■ SOURCE DATA ■
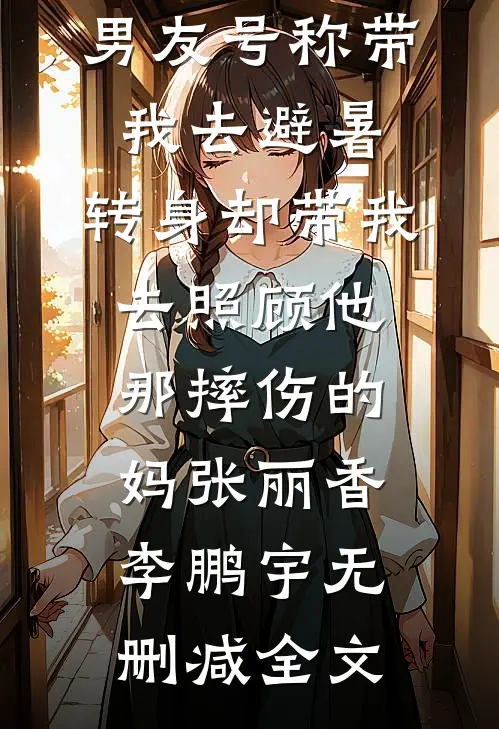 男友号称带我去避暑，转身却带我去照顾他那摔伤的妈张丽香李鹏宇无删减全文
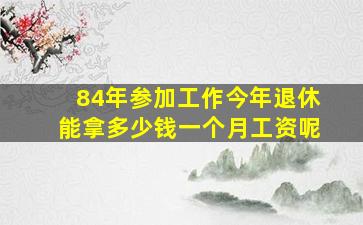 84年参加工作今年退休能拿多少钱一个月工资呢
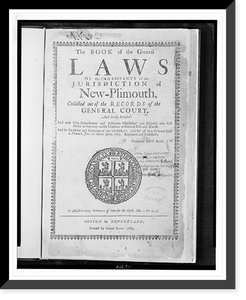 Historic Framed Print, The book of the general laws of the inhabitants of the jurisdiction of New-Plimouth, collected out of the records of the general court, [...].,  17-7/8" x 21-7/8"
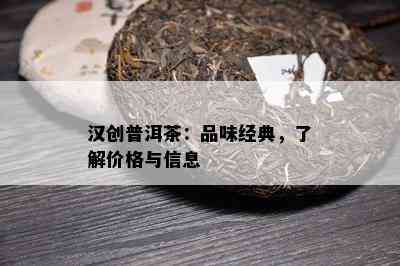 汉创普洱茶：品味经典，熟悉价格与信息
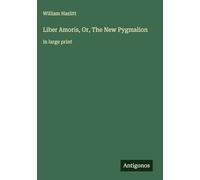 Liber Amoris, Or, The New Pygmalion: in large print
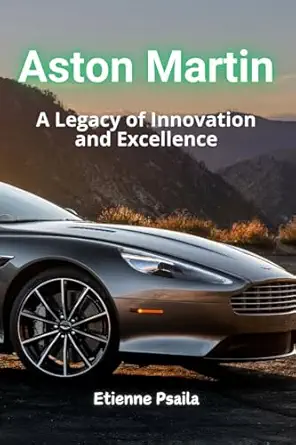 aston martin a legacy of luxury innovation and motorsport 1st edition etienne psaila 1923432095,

■ DIRECTIONS ■
Reproduce all six lines above word for word, leaving the pictures out of your copy.

■ OUTPUT OF THE EXERCISE ■
 男友号称带我去避暑，转身却带我去照顾他那摔伤的妈张丽香李鹏宇无删减全文
 84年参加工作今年退休能拿多少钱一个月工资呢
 Historic Framed Print, The book of the general laws of the inhabitants of the jurisdiction of New-Plimouth, collected out of the records of the general court, [...].,  17-7/8" x 21-7/8"
 汉创普洱茶：品味经典，熟悉价格与信息
 Liber Amoris, Or, The New Pygmalion: in large print
 aston martin a legacy of luxury innovation and motorsport 1st edition etienne psaila 1923432095,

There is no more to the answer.